** Opening DATASET ENTRIES block **
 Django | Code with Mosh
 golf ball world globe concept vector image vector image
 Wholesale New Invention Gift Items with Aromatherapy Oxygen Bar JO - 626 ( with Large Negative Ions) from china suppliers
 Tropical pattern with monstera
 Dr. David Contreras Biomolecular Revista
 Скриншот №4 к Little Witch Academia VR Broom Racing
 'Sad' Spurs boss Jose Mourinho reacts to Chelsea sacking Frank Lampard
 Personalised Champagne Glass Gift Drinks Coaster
** Closing DATASET ENTRIES block **
** Opening DATASET ENTRIES block **
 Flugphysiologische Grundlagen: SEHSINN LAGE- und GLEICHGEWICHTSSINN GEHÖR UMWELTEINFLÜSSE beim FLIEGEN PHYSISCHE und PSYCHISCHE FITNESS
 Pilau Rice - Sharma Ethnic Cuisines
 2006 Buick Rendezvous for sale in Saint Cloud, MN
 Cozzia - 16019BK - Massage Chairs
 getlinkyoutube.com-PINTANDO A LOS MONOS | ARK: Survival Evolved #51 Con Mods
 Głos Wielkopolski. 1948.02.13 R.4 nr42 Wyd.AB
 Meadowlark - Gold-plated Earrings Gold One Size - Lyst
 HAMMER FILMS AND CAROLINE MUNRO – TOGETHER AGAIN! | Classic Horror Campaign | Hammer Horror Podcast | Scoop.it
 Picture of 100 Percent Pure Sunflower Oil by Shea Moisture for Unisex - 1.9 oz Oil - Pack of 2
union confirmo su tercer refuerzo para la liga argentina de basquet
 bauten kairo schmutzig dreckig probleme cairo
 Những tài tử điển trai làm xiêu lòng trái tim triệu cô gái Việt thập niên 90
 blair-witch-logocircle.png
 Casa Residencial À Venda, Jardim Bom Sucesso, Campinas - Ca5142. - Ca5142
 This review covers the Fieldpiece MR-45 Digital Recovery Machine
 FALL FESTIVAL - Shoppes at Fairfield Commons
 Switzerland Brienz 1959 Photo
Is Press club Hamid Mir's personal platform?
** Closing DATASET ENTRIES block **
** Opening DATASET ENTRIES block **
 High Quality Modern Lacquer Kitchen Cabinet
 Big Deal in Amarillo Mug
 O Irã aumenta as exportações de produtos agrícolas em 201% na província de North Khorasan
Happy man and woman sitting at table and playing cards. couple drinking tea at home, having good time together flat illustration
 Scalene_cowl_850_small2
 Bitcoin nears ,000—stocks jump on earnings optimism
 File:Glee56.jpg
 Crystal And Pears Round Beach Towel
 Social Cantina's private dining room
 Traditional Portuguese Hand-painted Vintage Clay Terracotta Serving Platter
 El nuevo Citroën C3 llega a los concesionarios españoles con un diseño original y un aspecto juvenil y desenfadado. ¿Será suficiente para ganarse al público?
** Closing DATASET ENTRIES block **
WORK INSTRUCTIONS: Please make an exact copy of the lines above from the line with "Crystal And Pears Round Beach Towel" through the line with "El nuevo Citroën", both ends included.

RESPONSE BOX:
 Crystal And Pears Round Beach Towel
 Social Cantina's private dining room
 Traditional Portuguese Hand-painted Vintage Clay Terracotta Serving Platter
 El nuevo Citroën C3 llega a los concesionarios españoles con un diseño original y un aspecto juvenil y desenfadado. ¿Será suficiente para ganarse al público?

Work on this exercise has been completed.